We've commented on the coming pilot shortage before as it has been said to be imminent for perhaps a decade now. Always there has been some event to forestall its arrival, but like the long awaited and feared radioactive flotsam from the Japanese tsunami, it seems to be finally washing up on our shores. An article in today's Wall Street Journal (subscription needed) details United Airline's decision to drastically reduce the size of their Cleveland hub. Make a note that the proposed cuts are to commuter aircraft, the small 50 seat jets flying to regional destinations. Mainline flying with narrow-body Boeings and Airbuses will be unchanged (for now).

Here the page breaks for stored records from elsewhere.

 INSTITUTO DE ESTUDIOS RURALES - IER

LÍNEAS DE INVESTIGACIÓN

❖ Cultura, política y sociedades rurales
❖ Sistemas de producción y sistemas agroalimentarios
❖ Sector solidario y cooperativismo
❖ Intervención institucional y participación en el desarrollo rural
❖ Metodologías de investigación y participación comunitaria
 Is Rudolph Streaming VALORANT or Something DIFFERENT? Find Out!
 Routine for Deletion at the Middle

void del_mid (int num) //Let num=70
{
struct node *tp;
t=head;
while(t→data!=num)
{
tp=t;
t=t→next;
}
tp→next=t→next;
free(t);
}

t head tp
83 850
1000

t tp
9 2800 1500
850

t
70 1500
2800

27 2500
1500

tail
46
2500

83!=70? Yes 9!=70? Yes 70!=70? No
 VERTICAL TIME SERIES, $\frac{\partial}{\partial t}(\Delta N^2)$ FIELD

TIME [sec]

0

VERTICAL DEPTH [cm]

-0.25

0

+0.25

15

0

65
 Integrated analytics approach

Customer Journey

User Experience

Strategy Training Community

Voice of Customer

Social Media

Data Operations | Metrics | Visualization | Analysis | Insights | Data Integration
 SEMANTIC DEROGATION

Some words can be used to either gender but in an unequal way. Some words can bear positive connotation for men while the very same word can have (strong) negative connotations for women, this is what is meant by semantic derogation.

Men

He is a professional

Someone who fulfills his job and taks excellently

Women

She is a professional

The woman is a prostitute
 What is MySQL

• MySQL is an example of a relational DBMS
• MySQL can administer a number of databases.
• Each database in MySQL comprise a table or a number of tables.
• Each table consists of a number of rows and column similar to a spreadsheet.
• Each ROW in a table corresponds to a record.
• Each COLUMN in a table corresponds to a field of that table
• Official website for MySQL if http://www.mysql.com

A new federal rule that requires new pilots to have 1,500 hours of flight experience, instead of 250 hours, has caused a shortfall in regional pilot ranks. This is causing a creeping pilot shortage among big airlines, which routinely recruit new aviators from regional carriers.
"Although this is an industry issue, it directly affects us and requires us to reduce our regional-partner flying, as several of our regional partners are beginning to have difficulty flying their schedules due to reduced new-pilot availability," the CEO said in the memo.
So apparently they can't fill their schedule partly due to not being able to find enough pilots to hire with the requisite hours. One must read between the lines because what the CEO really meant to say is that they can't find enough $18,000/yr pilots who are willing to spend perhaps $60k to get the ratings and experience for that $18k starting salary. Perhaps after a while there might be found pilots at higher wages. But that's the rub, isn't it? (By the way, the military is doing a better job of hanging onto their pilots so that source is drying up.)
At the higher wages necessary to attract pilots, the economics of flying commuter aircraft may not work. Buying a ticket on a commuter aircraft is already crazy expensive and is likely to get more so. At some point customers will simply drive. Other likely trends will be to see an acceleration of the grounding of the now uneconomic 50 seaters in favor of larger 90 or 130 seat aircraft. The problem with larger aircraft is some markets just don't have the demand to fill a 130 seat aircraft nor the pricing power to support a 50 seat aircraft. These destinations, save for the government's Essential Air Service subsidy program will lose commercial air service.
We've mentioned before that the cause of all this mischief was the rule change resulting from laws passed in the wake of the Colgan crash of several years ago. Even though both pilots in that accident had well above the newly established minimums, Congress had to show that they were doing something to fix an air transportation system that is already the safest in the world. Forcing people into their cars where they are orders of magnitude more likely to be killed or injured in auto wrecks seems just like the perfect fix. Economics is (apparently) hard.